Prima reintrodotto con un decreto ministeriali, poi ieri il passo indietro del Governo: il Redditometro non si farà. Ma come funziona?
Con decreto Ministeriale datato 7 maggio e successiva pubblicazione in Gazzetta Ufficiale, il Governo aveva ufficialmente reintrodotto lo strumento del Redditometro che era stato sospeso nel 2018.
Il Redditometro è lo strumento semplificato di accertamento fiscale utilizzato dall’Agenzia delle Entrate per stimare il reddito presunto delle persone fisiche ai fini dell’Irpef. Quello che si fa nei fatti è confrontare le entrate dichiarate con le uscite ovvero confrontare il reddito che il cittadino fornisce al Fisco con le spese che effettua, se queste ultime superano del 20% il reddito dichiarato allora scatta la presunzione di irregolarità.
Tutto si basa sull’idea che i cittadini non possano spendere più di quanto guadagnano, a meno che non ricorrano al credito, quindi laddove si verifica un’anomalia c’è probabilmente disponibilità di redditi non dichiarati. A questo punto cerchiamo di capire come funziona realmente il Redditometro, quali sono gli indici presi in considerazione e se ci sono delle novità rispetto allo strumento messo in stand by nel 2018.

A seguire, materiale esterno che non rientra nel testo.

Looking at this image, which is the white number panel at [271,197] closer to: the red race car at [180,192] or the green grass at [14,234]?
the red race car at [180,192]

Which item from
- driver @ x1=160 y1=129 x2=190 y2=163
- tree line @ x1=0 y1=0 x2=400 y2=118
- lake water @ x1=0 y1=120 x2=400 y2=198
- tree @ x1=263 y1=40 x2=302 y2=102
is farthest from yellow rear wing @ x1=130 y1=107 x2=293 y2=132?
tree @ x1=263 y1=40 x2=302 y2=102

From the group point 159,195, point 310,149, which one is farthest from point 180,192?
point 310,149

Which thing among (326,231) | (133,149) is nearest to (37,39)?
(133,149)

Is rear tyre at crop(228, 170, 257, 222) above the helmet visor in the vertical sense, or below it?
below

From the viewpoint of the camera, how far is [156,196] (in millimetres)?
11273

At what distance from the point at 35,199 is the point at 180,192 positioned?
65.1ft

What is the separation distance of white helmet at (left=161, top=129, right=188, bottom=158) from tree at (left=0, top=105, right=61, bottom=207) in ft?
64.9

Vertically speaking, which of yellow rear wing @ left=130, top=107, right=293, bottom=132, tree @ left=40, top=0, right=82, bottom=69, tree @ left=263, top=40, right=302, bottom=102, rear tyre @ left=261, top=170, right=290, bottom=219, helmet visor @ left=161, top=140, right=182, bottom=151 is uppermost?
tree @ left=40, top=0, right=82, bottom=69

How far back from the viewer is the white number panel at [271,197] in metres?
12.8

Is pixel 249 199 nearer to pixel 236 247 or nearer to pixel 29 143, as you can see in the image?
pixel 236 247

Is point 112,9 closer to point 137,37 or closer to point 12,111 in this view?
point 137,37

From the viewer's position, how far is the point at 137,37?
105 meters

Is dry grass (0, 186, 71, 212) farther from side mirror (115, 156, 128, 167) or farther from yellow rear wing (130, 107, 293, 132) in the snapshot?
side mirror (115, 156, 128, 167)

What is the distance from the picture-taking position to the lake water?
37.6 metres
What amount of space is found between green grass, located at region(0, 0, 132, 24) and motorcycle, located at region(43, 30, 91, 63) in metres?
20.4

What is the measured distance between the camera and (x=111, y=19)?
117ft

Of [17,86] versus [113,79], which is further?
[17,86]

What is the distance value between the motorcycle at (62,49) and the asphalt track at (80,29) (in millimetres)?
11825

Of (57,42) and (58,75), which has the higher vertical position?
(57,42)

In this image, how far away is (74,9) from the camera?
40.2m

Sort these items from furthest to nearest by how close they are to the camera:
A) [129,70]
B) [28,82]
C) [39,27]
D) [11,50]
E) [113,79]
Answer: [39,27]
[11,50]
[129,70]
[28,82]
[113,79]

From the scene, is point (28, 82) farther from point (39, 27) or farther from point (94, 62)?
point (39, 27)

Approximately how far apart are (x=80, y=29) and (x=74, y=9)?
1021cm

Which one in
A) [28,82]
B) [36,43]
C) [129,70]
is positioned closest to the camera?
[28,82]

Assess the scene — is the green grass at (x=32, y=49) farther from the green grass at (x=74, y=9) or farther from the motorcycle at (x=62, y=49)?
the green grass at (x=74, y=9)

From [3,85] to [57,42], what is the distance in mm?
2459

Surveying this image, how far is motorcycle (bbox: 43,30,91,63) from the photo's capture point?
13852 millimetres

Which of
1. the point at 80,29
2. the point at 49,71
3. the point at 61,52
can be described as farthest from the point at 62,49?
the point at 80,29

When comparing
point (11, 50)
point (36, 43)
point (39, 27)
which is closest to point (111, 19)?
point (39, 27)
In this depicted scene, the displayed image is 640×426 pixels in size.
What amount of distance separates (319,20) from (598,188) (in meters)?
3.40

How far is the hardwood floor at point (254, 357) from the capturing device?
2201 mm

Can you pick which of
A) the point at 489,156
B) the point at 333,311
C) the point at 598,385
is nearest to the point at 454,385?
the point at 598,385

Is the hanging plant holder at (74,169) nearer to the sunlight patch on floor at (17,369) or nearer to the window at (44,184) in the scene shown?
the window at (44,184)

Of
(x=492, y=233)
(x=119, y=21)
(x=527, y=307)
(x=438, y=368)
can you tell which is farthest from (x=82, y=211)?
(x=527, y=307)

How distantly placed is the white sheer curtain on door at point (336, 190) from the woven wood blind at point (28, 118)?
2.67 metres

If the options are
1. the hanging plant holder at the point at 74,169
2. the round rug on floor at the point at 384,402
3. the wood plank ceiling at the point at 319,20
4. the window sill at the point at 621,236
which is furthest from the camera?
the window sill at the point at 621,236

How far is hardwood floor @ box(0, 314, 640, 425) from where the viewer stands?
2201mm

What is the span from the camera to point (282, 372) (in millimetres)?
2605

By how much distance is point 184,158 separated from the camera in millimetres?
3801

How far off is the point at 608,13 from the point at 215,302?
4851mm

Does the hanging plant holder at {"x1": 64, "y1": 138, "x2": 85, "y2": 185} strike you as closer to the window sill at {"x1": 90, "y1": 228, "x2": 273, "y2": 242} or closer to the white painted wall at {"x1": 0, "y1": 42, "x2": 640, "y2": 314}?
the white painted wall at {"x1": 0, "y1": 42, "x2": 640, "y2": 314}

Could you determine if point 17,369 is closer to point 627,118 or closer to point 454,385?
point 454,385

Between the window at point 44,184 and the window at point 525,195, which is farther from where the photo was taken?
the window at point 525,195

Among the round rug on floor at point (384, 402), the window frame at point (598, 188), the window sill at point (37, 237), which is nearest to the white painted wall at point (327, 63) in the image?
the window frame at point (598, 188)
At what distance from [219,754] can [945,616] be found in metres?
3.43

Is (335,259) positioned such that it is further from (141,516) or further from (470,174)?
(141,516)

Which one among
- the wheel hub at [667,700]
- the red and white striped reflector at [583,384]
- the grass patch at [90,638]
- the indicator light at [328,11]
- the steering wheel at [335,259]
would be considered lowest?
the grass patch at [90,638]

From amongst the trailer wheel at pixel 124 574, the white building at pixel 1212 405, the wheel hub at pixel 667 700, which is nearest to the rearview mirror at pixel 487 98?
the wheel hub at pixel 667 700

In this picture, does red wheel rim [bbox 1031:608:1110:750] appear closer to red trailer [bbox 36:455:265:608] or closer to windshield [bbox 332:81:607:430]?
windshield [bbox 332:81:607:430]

Il Redditometro si basa su una serie di indici di capacità contributiva, cioè beni e servizi di cui il contribuente dispone, e incrocia questi con quelli in possesso del Fisco come reddito dichiarato negli anni precedenti, estratti conti, dati catastali di immobile posseduti e così via.
Una evidente differenza tra il reddito dichiarato e il tenore di vita fa scattare i controlli. Cosa succede nello specifico? L’Agenzia delle Entrate invia al contribuente una richiesta di documentazione relativa agli indizi di capacità contributiva e, in base ai dati ricevuti, provvede alla realizzazione di un reddito stimato del contribuente. Se questo supera del 20% quello dichiarato allora si passa all’accertamento fiscale e, quindi, ad una verifica più approfondita della situazione reddituale e patrimoniale.
Qualora l’accertamento dovesse confermare una plusvalenza, il contribuente rischia di dover pagare sanzioni amministrative e imposte aggiuntive.
Quest’anno il Redditometro era stato reintrodotto in una versione aggiornata; ben 56 le spese presunte per nucleo familiare, suddivise in 11 categorie e prese in esame. Si va dalle spese alimentari a quelle affrontate per bollette, mutui o canoni di locazione e poi trasporti -e di conseguenza anche spese per auto e moto-. Un lungo elenco a cui è stato aggiunto anche il tempo libero: dalle valige per i viaggi fino ai pasti fuori casa.
Qualora lo strumento non avesse dati già posseduti dal Fisco avrebbe utilizzato la spesa media calcolata dai dati Istat. Inoltre le spese sostenute dai familiari fiscalmente a carico sono attribuite al contribuente, escludendo quelle connesse all’attività di impresa o professionale.
La normativa, all’art. 4, specifica quali sono i dettagli della prova contraria e cioè gli strumenti a disposizione del contribuente per difendersi dall’accertamento fiscale. Si tratta di dimostrare che:
Infine, la normativa attuale prevede un doppio contradditorio. Un primo nella fase istruttoria per la raccolta delle informazioni, e un secondo con l’avvio della procedura di accertamento con adesione.
Finisce però tutto con un nulla di fatto. Dopo le polemiche dei giorni scorsi per la sua reintroduzione -non solo dalle opposizioni ma anche dagli alleati- e l’aumento delle voci di accertamento, la Presidente Giorgia Meloni ieri in conferenza stampa ha annunciato il ritiro del decreto. Il Redditometro, quindi, non si farà.